The Naked Duke by Sally MacKenzie

Posted by Mrs Giggles on July 5, 2005 in 3 Oogies, Book Reviews, Genre: Historical

The Naked Duke by Sally MacKenzie

Zebra, $3.99, ISBN 0-8217-7831-5
Historical Romance, 2005

Sally MacKenzie’s debut effort The Naked Duke fits the description of a bad but also enjoyable book. If you can enjoy the campy humor in this book, you may be in for a rip-roaring good time. Ms MacKenzie can’t plot for peanuts judging from this book, but she can tell an entertaining, well-paced tale.

Get ready for the “What on earth?” moments because here they come. Sarah Hamilton travels all the way from Philadelphia to the estate of the Earl of Westbrooke on the account of a promise she made to her dying father. Naturally, she has to travel alone. Tired, she tries to get a room at an inn but is turned away by the innkeeper because he assumes that the tired and unkempt woman must be some prostitute. Hmm, shouldn’t a prostitute look a little glamorous to attract the customers? Anyway, Sarah is stupid enough to accept the invitation of a drunken man to sleep in an apparently vacant room. She wakes up in bed with a naked man. This man, after making some moves on her, reveals himself to be the Duke of Alvord. That is after they have an audience to their compromising situation. James Runyon, the Duke, insists that Sarah has to marry him now.

Why would James want Sarah as a wife? It turns out that James’s cousin Richard is not just the obligatory evil cousin, he is a villain in every sense of the word. I don’t know how James can assume that Richard will stop trying to kill him once he is married and with children – as opposed to Richard trying to blow up the family carriage one evening – but logic isn’t a strong point in this story. Just like how Sarah, destitute and alone in a foreign country, refuses to marry a rich man because she’d rather be independent and look for employment on her own. She is also not pleased with James’s reputation as an infamous seducer. Soon she will not even have that reason once the truth about his monastic past comes out but yet she will insist on turning down his wedding proposal.

Sarah is a complete mess, the most obvious contradictory trait of hers being that she’s the daughter of a physician but remains completely clueless about her body or sex. She also, bizarrely, knows how to fight off thugs in the streets but at the same time she will insist that she is unattractive because she has red hair. Her constant self-depreciation, ridiculous ignorance, and her remarkable inability to string together a logical decision will have driven me nuts long ago if James isn’t her foil in the sense that he is sweet and stupid patient with her. However, he spends more time lusting after her instead of telling her that he loves her, which prolongs Sarah’s stupid show even longer than necessary.

The villains of this book are potentially offensive – Richard is an outright psychopath who keeps raping or trying to rape prostitutes as well as Sarah, and he has many homosexual deviant accomplices to can make some readers throw up their hands in disgust.

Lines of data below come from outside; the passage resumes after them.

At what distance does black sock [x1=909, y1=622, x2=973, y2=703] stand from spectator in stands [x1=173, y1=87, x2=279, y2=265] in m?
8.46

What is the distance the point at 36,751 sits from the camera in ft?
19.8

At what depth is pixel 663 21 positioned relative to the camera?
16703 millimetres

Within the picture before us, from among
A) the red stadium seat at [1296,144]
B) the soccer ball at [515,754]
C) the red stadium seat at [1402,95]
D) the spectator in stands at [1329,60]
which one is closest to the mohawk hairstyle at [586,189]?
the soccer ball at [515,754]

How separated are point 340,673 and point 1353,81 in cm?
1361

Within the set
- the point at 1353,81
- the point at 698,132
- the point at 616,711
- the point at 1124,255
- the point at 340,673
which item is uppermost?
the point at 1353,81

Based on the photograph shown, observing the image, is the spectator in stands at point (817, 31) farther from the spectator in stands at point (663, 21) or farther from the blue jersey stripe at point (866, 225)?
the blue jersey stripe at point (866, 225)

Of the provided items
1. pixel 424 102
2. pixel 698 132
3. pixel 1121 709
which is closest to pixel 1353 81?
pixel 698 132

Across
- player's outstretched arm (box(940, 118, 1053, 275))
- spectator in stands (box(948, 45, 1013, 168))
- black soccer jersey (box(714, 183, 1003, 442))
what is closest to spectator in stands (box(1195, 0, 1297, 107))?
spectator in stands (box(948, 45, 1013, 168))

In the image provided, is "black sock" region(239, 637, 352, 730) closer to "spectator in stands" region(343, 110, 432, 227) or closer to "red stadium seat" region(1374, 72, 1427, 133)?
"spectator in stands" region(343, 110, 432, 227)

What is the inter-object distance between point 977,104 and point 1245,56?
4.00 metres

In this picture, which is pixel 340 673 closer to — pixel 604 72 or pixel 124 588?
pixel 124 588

But throughout it all, Ms MacKenzie writes with a steady hand when it comes to pacing. Her voice generally consistent (but her dialogues are on the modern side) and engaging enough to keep me reading. It is very hard to define what makes a bad book a campy read because I believe it is all up to the individual reader. Some will find humor in the sense of absurd they experience while reading this book, others won’t. All I can say is: proceed with caution, people.